Amazon quietly debuted last week its first exclusive music release, the 43-track, Christmas-themed All Is Bright, through its Prime Music service. The compilation has both new songs, such as Liz Phair‘s “Ho Ho Ho,” and re-recorded versions of holiday songs by well known artists such as Yoko Ono with The Flaming Lips, Lucinda Williams, Beth Orton, Brandi Carlile and Ashley Monroe. Unlike exclusive Prime Video content, “All Is Bright” is available outside of Prime Membership as MP3 downloads.
If All Is Bright is a larger strategy for exclusive content for Prime Music, Amazon isn’t saying. Steve Boom, vp of digital music for Amazon, tells Billboard the release is simply meant to make shopping better. “Our primary goal with All Is Bright is to do something fun and special during the holidays for our customers.”
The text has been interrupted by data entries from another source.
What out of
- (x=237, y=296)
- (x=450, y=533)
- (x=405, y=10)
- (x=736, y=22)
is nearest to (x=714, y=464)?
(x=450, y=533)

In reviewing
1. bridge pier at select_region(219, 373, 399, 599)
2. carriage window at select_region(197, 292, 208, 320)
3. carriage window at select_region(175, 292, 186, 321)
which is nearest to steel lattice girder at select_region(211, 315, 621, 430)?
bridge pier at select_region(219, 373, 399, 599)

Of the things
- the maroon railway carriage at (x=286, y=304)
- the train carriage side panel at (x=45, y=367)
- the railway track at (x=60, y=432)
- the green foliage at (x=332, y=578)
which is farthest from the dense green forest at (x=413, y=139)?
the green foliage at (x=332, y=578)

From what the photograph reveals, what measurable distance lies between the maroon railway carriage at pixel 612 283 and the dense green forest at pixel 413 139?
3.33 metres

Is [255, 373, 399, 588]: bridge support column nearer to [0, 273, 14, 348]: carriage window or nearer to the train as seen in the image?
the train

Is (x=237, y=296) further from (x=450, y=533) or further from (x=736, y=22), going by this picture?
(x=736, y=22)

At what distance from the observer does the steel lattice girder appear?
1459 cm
All Is Bright is getting some good real estate. Amazon has put a music note with a snowflake at the top of all pages, next to the “sell” link at top center. Hover over the icon and a window appears with the message “Listen free while you shop” and a play button.
The compilation fits neatly with Amazon’s content strategy for Prime Music. Amazon has created original programming for Prime Video and has exclusives not available at Netflix, some via deals with HBO and Viacom.
Amazon Prime provides members with free, two-day shipping for an annual fee of $99 (it’s less for college students). Amazon has over the years added extra features to increase the value of Prime. In addition to Prime Music, launched in June, members get access to Prime Video, rentals of 600,000 Kindle e-books and early access to sales. Subscriptions have grown from 20 million in January to an estimated 40 million to 50 million in September, with 30 million to 40 million coming from the United States, according to one equity analyst.
Anything that adds value to Prime helps Amazon. A RBC Capital Markets survey found Prime members spend 68 percent more than non-Prime members. How much of this difference is the result of prime is not clear — the heaviest spenders would naturally be more likely to want free shipping — but the general belief is Prime induces consumers to spend more at Amazon. With so much money riding on a successful Prime program, spending on exclusive music content makes perfect sense.